- Exercise instructions: Return the full text on political polarization on Twitter below, reproduced word for word with nothing changed.

- Source document:
A Long-Term Analysis of Polarization on Twitter


Social media has played an important role in shaping political discourse over the last decade. It is often perceived to have increased political polarization, thanks to the scale of discussions and their public nature. Here, we try to answer whether political polarization in the US on Twitter has increased over the last eight years. We analyze a large longitudinal Twitter dataset of 679,000 users and look at signs of polarization in their (i) network - how people follow political and media accounts, (ii) tweeting behavior - whether they retweet content from both sides, and (iii) content - how partisan the hashtags they use are.


  • Our data collection starts with a set of seed users. This set consists of (i) presidential/vice presidential candidates and their parties over the last 8 years., (ii) popular partisan media accounts, from the Pew Research report on media consumption habits. Based on these seed users, collected two datasets for the project:
  • Followers data: For each seed user, we obtained all their followers. The com- bined set of all followers for all seed accounts gave us a total of 140M users. We estimated the time when a user fol- lowed a particular seed account using the method proposed by Meeder et al.. This data dates back to follow times estimated since 2009.

- Rows from a dataset:
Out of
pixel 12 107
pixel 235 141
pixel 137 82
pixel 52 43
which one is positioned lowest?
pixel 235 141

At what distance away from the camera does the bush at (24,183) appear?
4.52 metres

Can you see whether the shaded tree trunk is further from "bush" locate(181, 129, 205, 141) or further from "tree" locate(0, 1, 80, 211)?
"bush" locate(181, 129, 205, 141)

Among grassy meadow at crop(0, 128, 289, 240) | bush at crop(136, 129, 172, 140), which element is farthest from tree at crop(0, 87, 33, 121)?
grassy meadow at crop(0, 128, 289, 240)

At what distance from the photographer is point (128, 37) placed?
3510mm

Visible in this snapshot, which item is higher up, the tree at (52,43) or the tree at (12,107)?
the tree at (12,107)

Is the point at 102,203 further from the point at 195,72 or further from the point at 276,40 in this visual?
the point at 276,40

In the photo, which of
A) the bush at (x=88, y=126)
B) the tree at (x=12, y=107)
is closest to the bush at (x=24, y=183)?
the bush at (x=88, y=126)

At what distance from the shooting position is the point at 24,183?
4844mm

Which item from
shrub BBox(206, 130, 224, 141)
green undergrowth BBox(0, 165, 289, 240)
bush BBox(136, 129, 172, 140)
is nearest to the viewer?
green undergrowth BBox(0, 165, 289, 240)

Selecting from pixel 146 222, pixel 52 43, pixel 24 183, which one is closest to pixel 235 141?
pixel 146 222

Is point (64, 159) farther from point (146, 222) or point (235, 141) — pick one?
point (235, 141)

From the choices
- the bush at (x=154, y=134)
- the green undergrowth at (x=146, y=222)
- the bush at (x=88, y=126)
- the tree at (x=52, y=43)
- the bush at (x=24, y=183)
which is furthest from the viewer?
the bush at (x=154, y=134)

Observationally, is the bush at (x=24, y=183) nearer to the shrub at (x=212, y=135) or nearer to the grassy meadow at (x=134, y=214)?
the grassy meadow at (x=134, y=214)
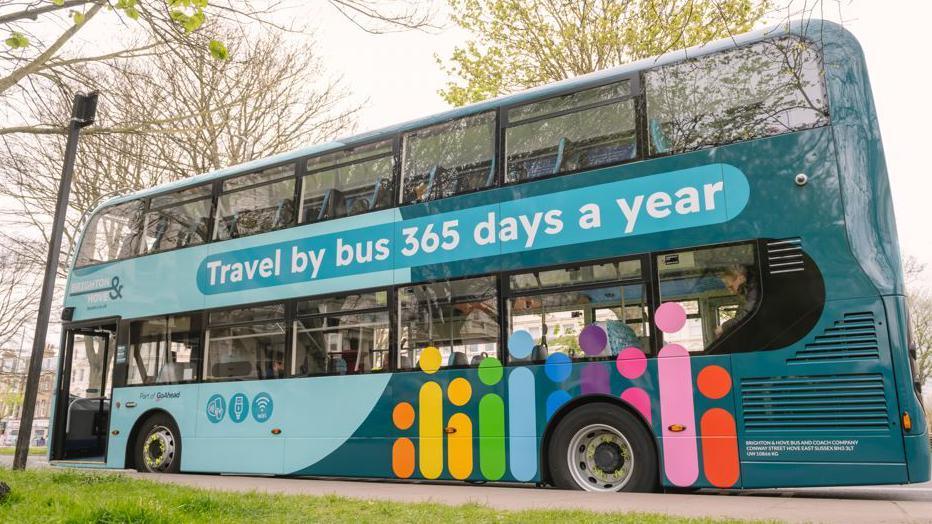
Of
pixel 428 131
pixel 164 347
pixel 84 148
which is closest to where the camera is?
pixel 428 131

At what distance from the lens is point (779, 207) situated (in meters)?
6.69

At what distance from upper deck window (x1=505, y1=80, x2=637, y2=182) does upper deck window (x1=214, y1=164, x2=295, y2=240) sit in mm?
3288

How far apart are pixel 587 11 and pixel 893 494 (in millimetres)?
12733

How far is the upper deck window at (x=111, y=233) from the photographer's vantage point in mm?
11516

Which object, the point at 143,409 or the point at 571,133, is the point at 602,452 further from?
the point at 143,409

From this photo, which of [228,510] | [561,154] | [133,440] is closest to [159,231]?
[133,440]

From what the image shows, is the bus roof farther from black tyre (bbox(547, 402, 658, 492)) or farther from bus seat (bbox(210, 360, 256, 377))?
black tyre (bbox(547, 402, 658, 492))

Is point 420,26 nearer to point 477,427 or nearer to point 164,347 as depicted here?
point 477,427

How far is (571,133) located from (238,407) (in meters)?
5.55

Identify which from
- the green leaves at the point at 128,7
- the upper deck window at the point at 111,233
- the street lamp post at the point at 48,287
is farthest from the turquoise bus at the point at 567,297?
the green leaves at the point at 128,7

- Reply to the task:
A Long-Term Analysis of Polarization on Twitter


Social media has played an important role in shaping political discourse over the last decade. It is often perceived to have increased political polarization, thanks to the scale of discussions and their public nature. Here, we try to answer whether political polarization in the US on Twitter has increased over the last eight years. We analyze a large longitudinal Twitter dataset of 679,000 users and look at signs of polarization in their (i) network - how people follow political and media accounts, (ii) tweeting behavior - whether they retweet content from both sides, and (iii) content - how partisan the hashtags they use are.


  • Our data collection starts with a set of seed users. This set consists of (i) presidential/vice presidential candidates and their parties over the last 8 years., (ii) popular partisan media accounts, from the Pew Research report on media consumption habits. Based on these seed users, collected two datasets for the project:
  • Followers data: For each seed user, we obtained all their followers. The com- bined set of all followers for all seed accounts gave us a total of 140M users. We estimated the time when a user fol- lowed a particular seed account using the method proposed by Meeder et al.. This data dates back to follow times estimated since 2009.